OBJECTIF A:
Dans le texte sur le film Prank, quels sont les noms des copains que Stefie a enfin trouvés ?
OBJECTIF B:
Traduisez en anglais la phrase suivante, tirée du texte sur le film Prank : « Prank rejoint la longue lignée des comédies sur l’adolescence. »
OBJECTIF C:
Recopiez le passage du texte sur le film Prank qui va de "Prank rejoint la" jusqu'à "avec beaucoup d’humour." inclus.

Prank
Vincent Biron
par Apolline Caron-Ottavi
Stefie, avec son appareil dentaire proéminent et son allure pataude, a enfin trouvé des copains : Martin, Jean-Sé et Léa l’entraînent dans un tourbillon d’énergie et d’irrévérence. L’expérience est nouvelle et grisante pour le garçon solitaire ; en découlent les joies et inévitables frustrations qui accompagnent l’acte de grandir… Le cadre du premier long métrage de Vincent Biron est minimal : quatre adolescents en vadrouille dans une banlieue anonyme, entre une cour d’école déserte et une rivière, un parking de supermarché et un pont d’autoroute. Ils multiplient les blagues, les mauvais coups, les rigolades, leur téléphone cellulaire toujours à la main, enregistrant tout pour la postérité.
Prank rejoint la longue lignée des comédies sur l’adolescence. Le cinéaste connaît assurément ses classiques parmi les coming of age américains, mais Prank n’est pas pour autant leur imitation en version québécoise. Tout en renouant avec les grandes lignes du genre (bêtises à volonté, désir de liberté, révolte à vide et tristesse qui hante l’âge ingrat), le film trouve son ton et sa réflexion propres, nous entraînant dans une balade endiablée et décousue, filmée sur le vif, sans prétention et avec beaucoup d’humour.

DONNÉES BRUTES:

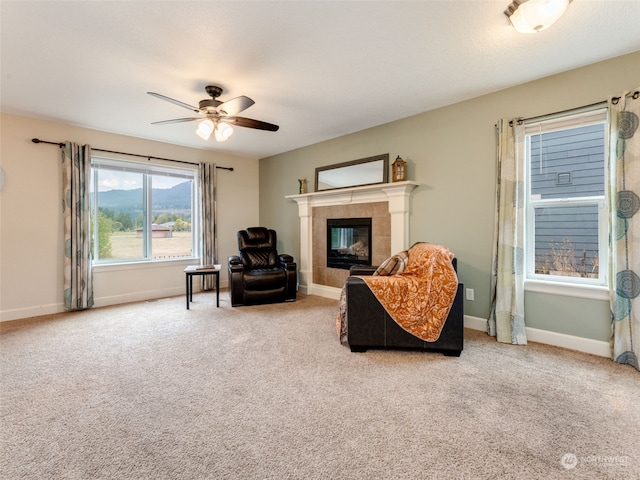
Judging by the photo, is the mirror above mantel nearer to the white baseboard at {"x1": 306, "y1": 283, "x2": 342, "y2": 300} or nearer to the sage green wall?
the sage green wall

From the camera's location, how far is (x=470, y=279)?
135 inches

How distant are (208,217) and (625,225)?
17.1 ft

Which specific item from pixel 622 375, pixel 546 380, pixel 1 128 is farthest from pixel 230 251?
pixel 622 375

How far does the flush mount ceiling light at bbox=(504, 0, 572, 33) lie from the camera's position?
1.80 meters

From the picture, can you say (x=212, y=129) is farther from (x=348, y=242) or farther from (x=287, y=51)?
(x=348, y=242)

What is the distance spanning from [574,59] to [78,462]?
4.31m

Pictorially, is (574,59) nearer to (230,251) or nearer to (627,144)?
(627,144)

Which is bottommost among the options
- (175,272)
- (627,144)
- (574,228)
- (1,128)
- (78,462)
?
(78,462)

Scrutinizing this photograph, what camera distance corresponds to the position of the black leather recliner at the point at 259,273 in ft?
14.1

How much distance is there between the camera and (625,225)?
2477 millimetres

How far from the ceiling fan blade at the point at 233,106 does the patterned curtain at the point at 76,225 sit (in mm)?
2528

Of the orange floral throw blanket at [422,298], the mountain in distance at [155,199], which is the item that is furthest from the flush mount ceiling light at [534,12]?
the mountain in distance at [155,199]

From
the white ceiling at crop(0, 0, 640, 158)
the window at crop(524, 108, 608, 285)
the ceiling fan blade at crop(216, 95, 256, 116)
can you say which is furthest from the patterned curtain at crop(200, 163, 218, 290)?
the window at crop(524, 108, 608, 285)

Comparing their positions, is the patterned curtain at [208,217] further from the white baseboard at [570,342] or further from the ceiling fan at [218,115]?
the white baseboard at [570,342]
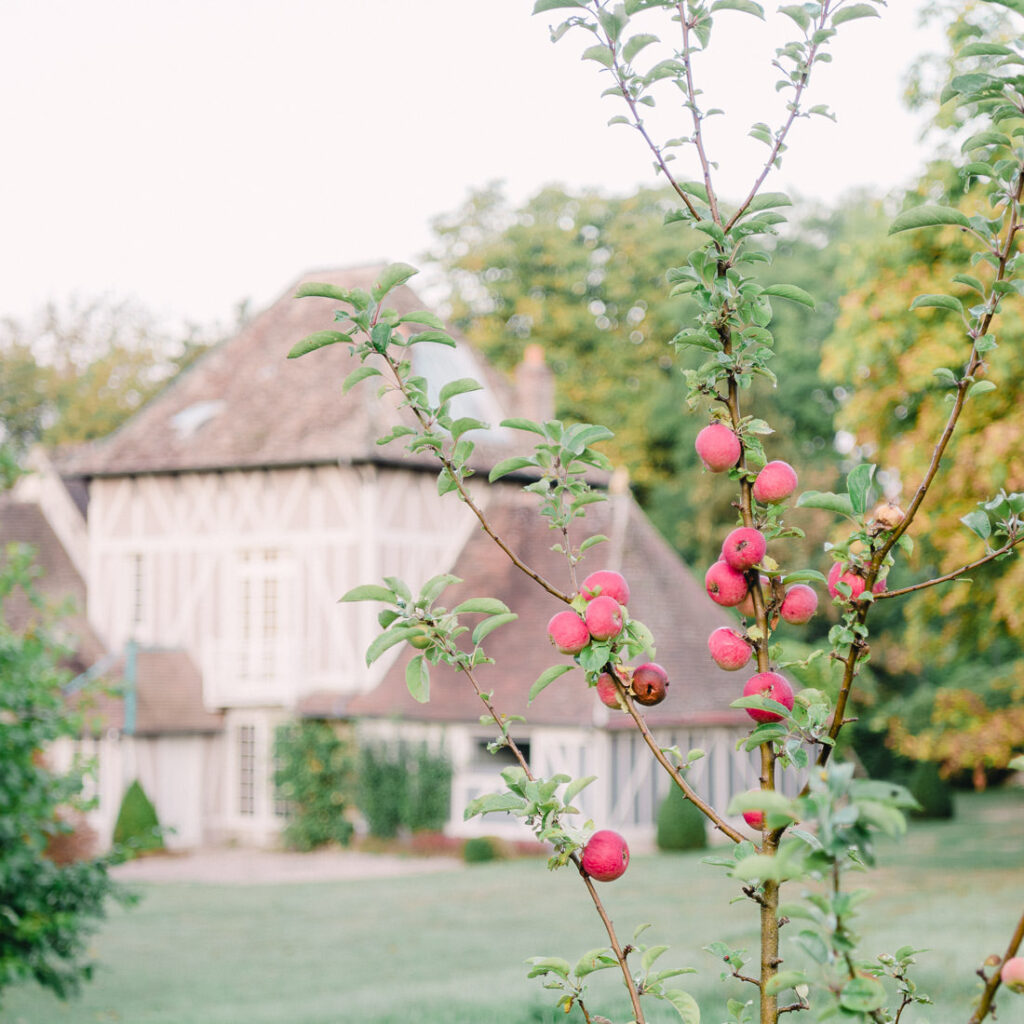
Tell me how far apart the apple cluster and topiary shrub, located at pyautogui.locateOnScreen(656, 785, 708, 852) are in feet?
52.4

BONNE RÉPONSE A:
Martin, Jean-Sé et Léa.

BONNE RÉPONSE B:
Prank joins the long line of comedies about adolescence.

BONNE RÉPONSE C:
Prank rejoint la longue lignée des comédies sur l’adolescence. Le cinéaste connaît assurément ses classiques parmi les coming of age américains, mais Prank n’est pas pour autant leur imitation en version québécoise. Tout en renouant avec les grandes lignes du genre (bêtises à volonté, désir de liberté, révolte à vide et tristesse qui hante l’âge ingrat), le film trouve son ton et sa réflexion propres, nous entraînant dans une balade endiablée et décousue, filmée sur le vif, sans prétention et avec beaucoup d’humour.